-------- Source data
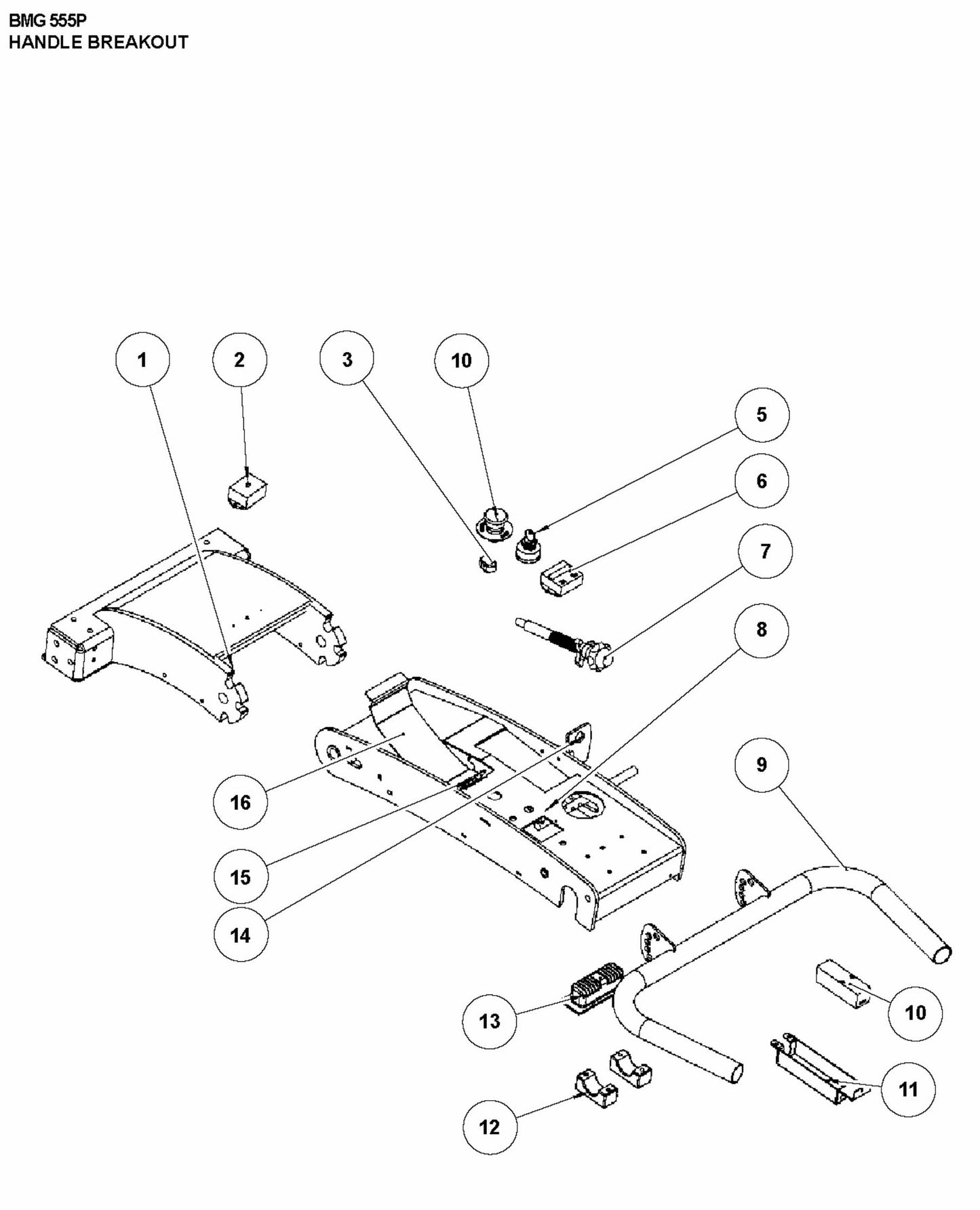 BMG 555P
HANDLE BREAKOUT

1
2
3
10
5
6
7
8
9
16
15
14
13
10
11
12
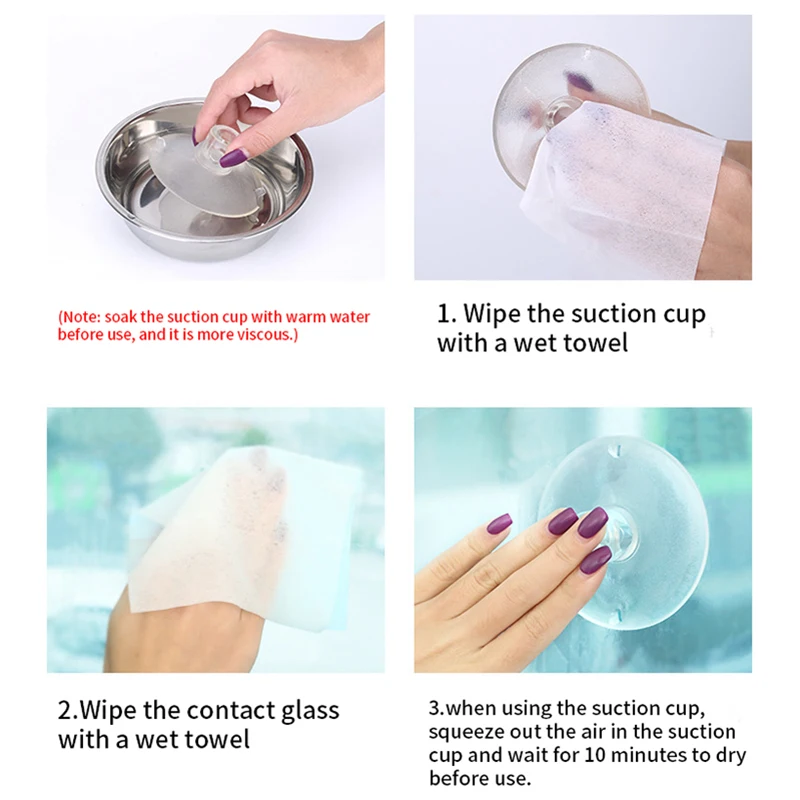 (Note: soak the suction cup with warm water before use, and it is more viscous.)

1. Wipe the suction cup with a wet towel

2.Wipe the contact glass with a wet towel

3.when using the suction cup, squeeze out the air in the suction cup and wait for 10 minutes to dry before use.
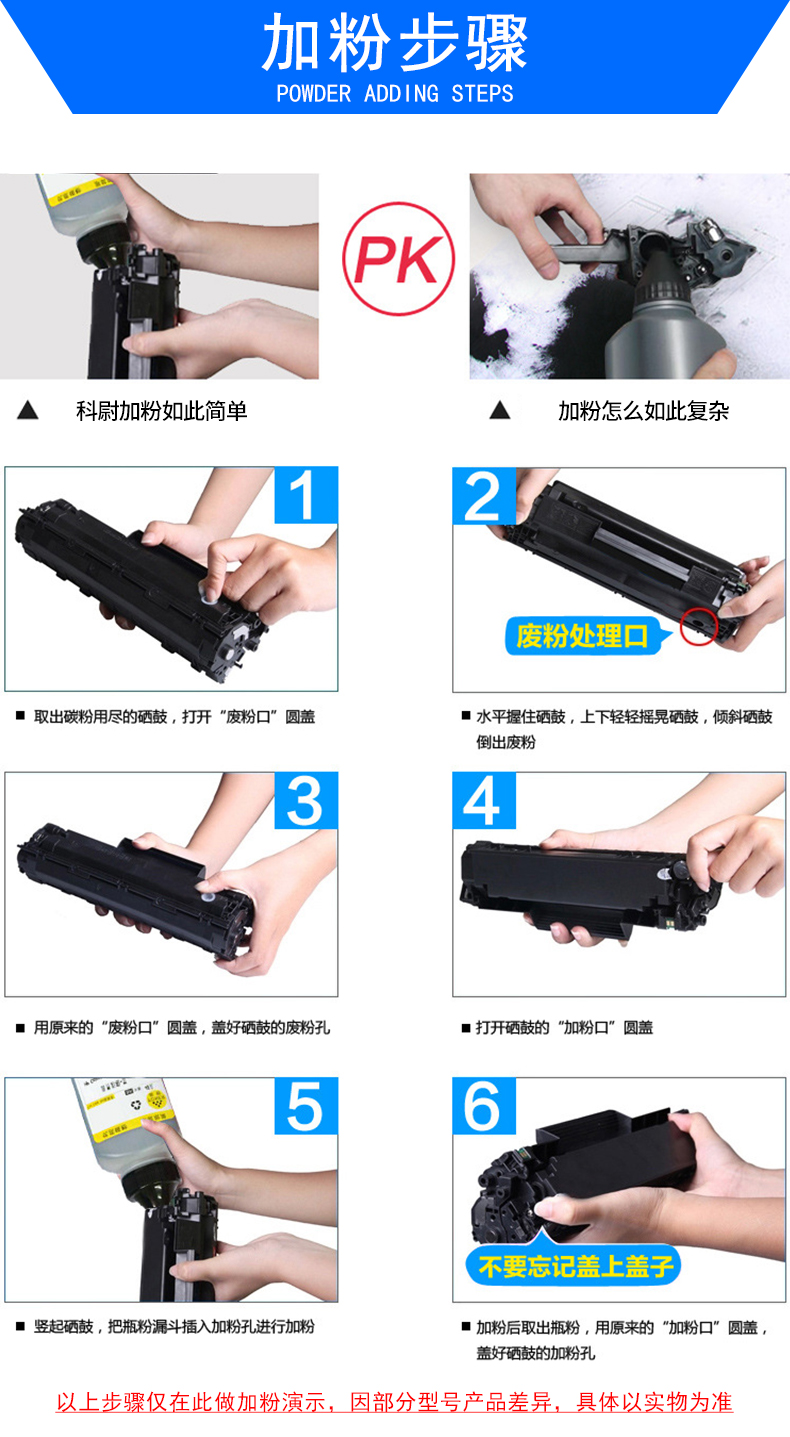 加粉步骤
POWDER ADDING STEPS

PK

▲ 科尉加粉如此简单

▲ 加粉怎么如此复杂

1

■ 取出碳粉用尽的硒鼓，打开“废粉口”圆盖

2

废粉处理口

■ 水平握住硒鼓，上下轻轻摇晃硒鼓，倾斜硒鼓倒出废粉

3

■ 用原来的“废粉口”圆盖，盖好硒鼓的废粉孔

4

■ 打开硒鼓的“加粉口”圆盖

5

■ 竖起硒鼓，把瓶粉漏斗插入加粉孔进行加粉

6

不要忘记盖上盖子

■ 加粉后取出瓶粉，用原来的“加粉口”圆盖，盖好硒鼓的加粉孔

以上步骤仅在此做加粉演示，因部分型号产品差异，具体以实物为准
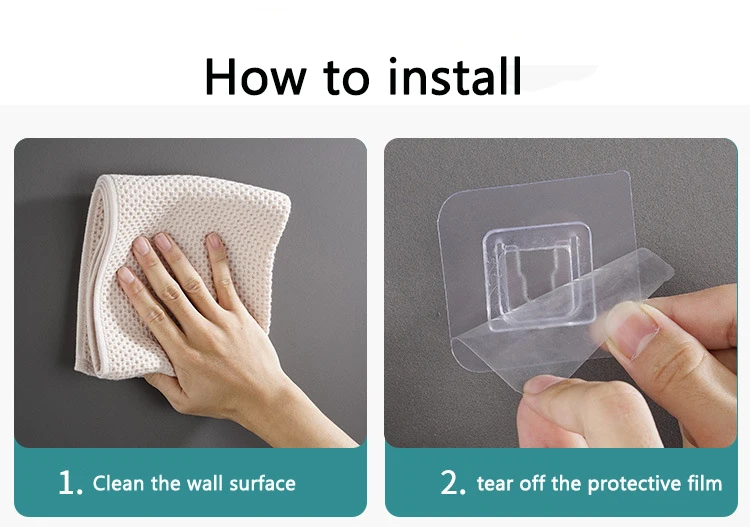 How to install

1. Clean the wall surface

2. tear off the protective film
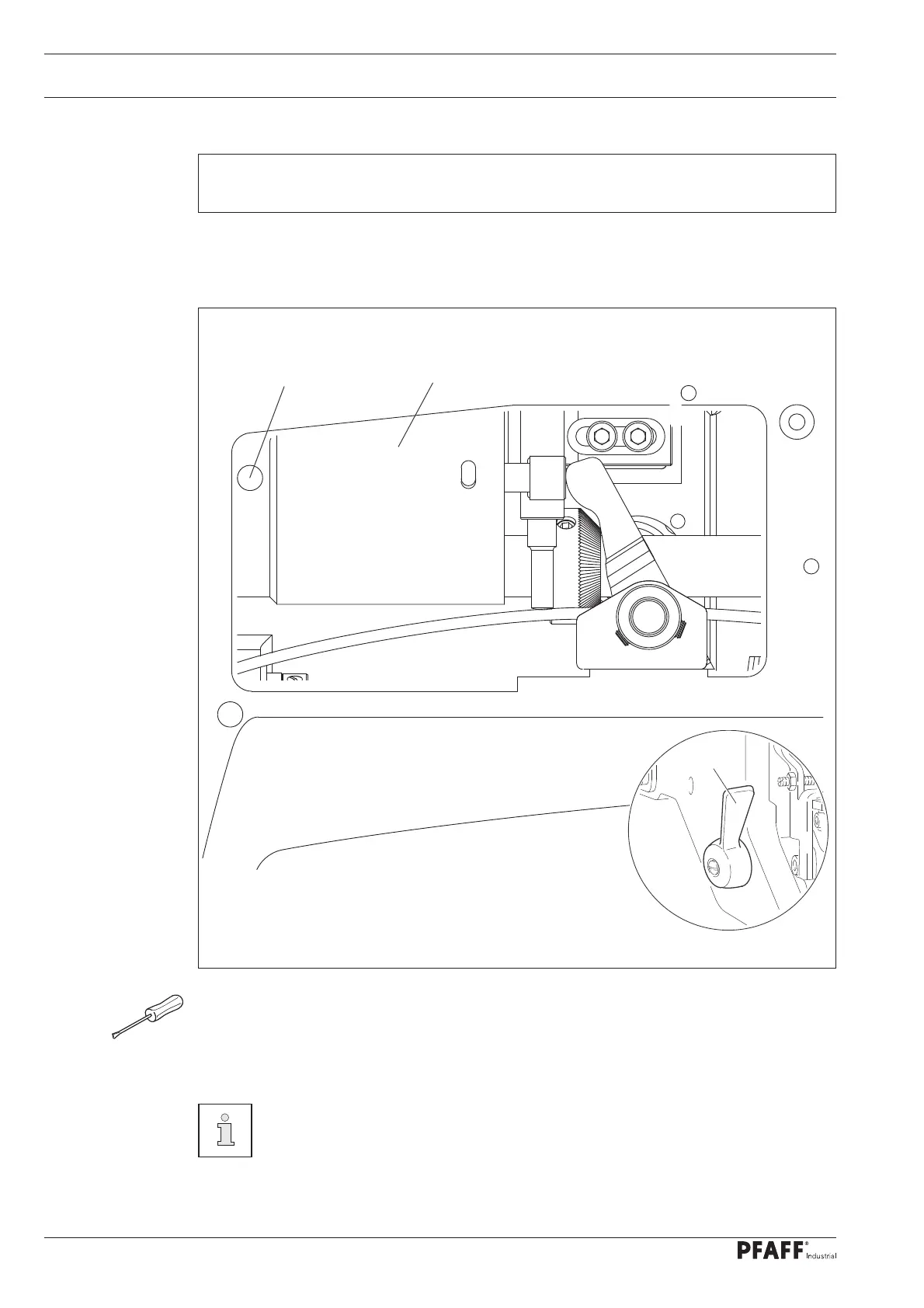 PFAFF® Industrial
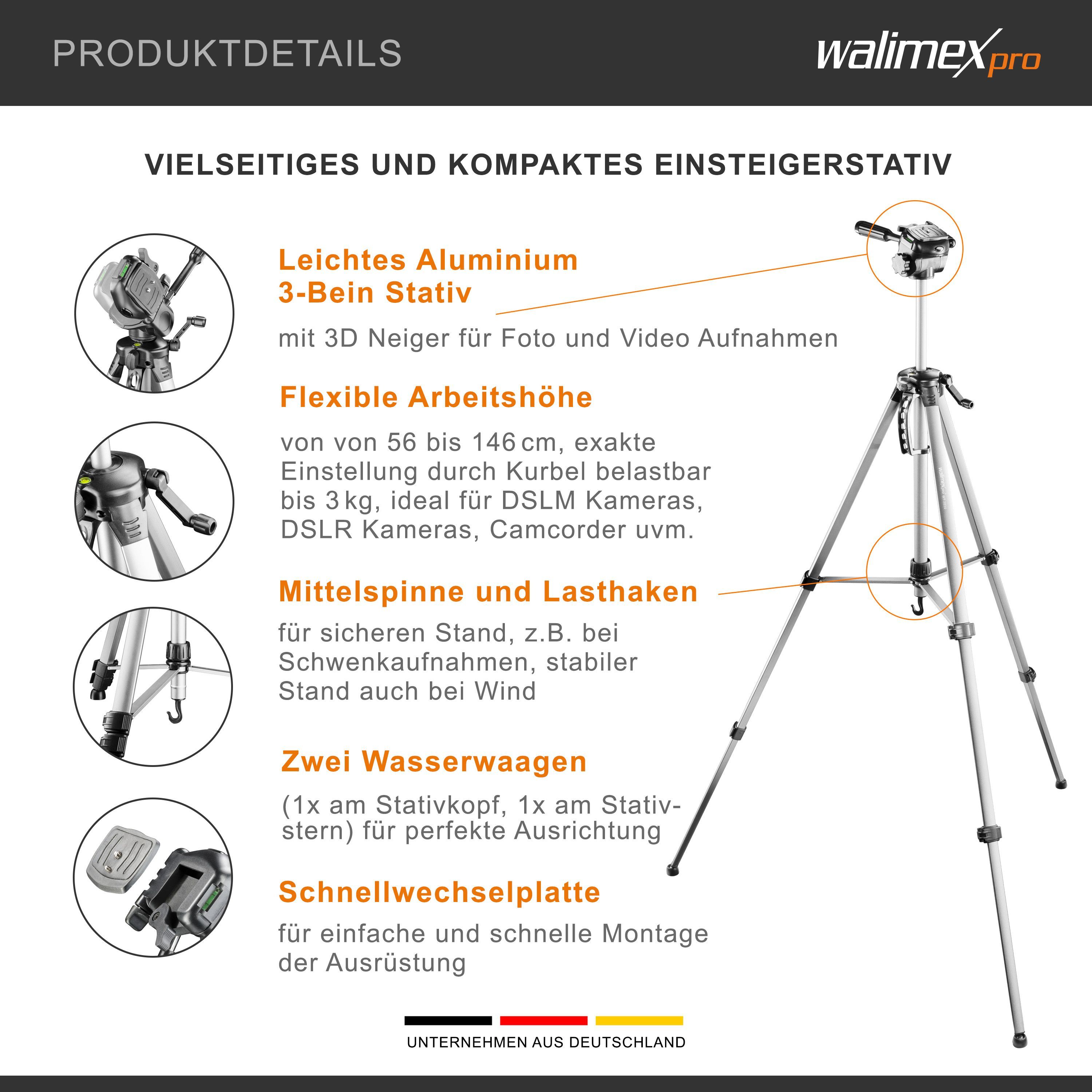 PRODUKTDETAILS

walimex pro

VIELSEITIGES UND KOMPAKTES EINSTEIGERSTATIV

Leichtes Aluminium 3-Bein Stativ

mit 3D Neiger für Foto und Video Aufnahmen

Flexible Arbeitshöhe

von von 56 bis 146 cm, exakte Einstellung durch Kurbel belastbar bis 3 kg, ideal für DSLM Kameras, DSLR Kameras, Camcorder uvm.

Mittelspinne und Lasthaken

für sicheren Stand, z.B. bei Schwenkaufnahmen, stabiler Stand auch bei Wind

Zwei Wasserwaagen

(1x am Stativkopf, 1x am Stativstern) für perfekte Ausrichtung

Schnellwechselplatte

für einfache und schnelle Montage der Ausrüstung

UNTERNEHMEN AUS DEUTSCHLAND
----------------
◆ Problem to work on: Every line above in which the word "Wipe" is present must be copied into the answer.

◆ Solution to this exercise:
1. Wipe the suction cup with a wet towel
2.Wipe the contact glass with a wet towel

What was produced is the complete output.